■ Document extract
Public meetings seeking input and comments from the community impacted by a project are a crucial element of the entitlement process. In San Diego, CA, the city has forged a new approach utilizing a virtual platform. Despite the obvious challenges of providing access to a diverse group of individuals, the city is pushing forward by addressing minor difficulties as they arise so that public input can be heard and the fundamentals of the planning and zoning process maintained.
How are municipal planning and development departments adapting?
- In the Bay Area, one project team created a visual tool to present to plan examiners who had flagged specific design deficiencies requiring corrections. A deck was created comprised of individual slides, each featuring the original drawing submitted for approval, the building official’s comment(s) and revised documentation outlining how the issue had been addressed. Plan examiners embraced this visual, step-by-step approach, appreciating the simplicity, ease and efficiency it brought to the process.
- A project team working in Washington, D.C., used video technology to recreate the regulatory agency’s traditional expedited building permit review process. Plan examiners gathered virtually via Skype to discuss comments from various disciplines (e.g. LEED, Architectural, Structural, MEP/FP, etc.) and address each reviewer’s list of corrections. The team will obtain follow-up remarks and continue to address comments via subsequent virtual review sessions. While still in its infancy, the new virtual process has proven to be effective in minimizing delay impacts.
- The City of San Diego is still accepting hard copy planning and construction documents however, due to contagion concerns, the documents are isolated for at least 24 hours before an examiner will begin to review them.
- Conversely, a municipality in Colorado and another in the Bay Area are quickly adapting to an all electronic plan review (EPR) process. Though architects and engineers have been required to reformat documents to comply with the system, this new approach is predicted to streamline the permitting process which will also help to ease any potential backlog. In addition, governmental agencies are adapting to new methods of payment to keep reviews and the issuance of approvals moving forward.
While faced with many new challenges, project teams across the country are experiencing that there is a common interest among both public and private stakeholders to adapt quickly and keep projects moving forward whether in the planning, zoning, design or construction phase.

■ Material provided

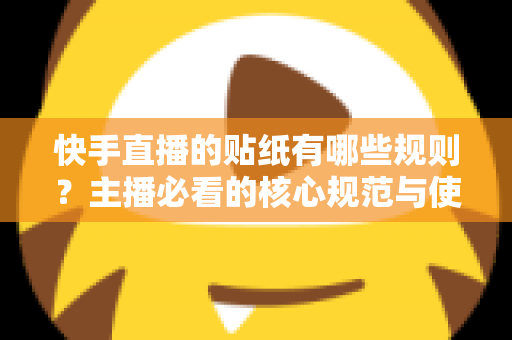 快手直播的贴纸有哪些规则？主播必看的核心规范与使用技巧全解析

■ To do
Rewrite the passage on plan review, starting with "- Conversely, a" and going on through "approvals moving forward.", using "queue" in place of "backlog". The material after the text comes from a separate source.

■ Answer box
- Conversely, a municipality in Colorado and another in the Bay Area are quickly adapting to an all electronic plan review (EPR) process. Though architects and engineers have been required to reformat documents to comply with the system, this new approach is predicted to streamline the permitting process which will also help to ease any potential queue. In addition, governmental agencies are adapting to new methods of payment to keep reviews and the issuance of approvals moving forward.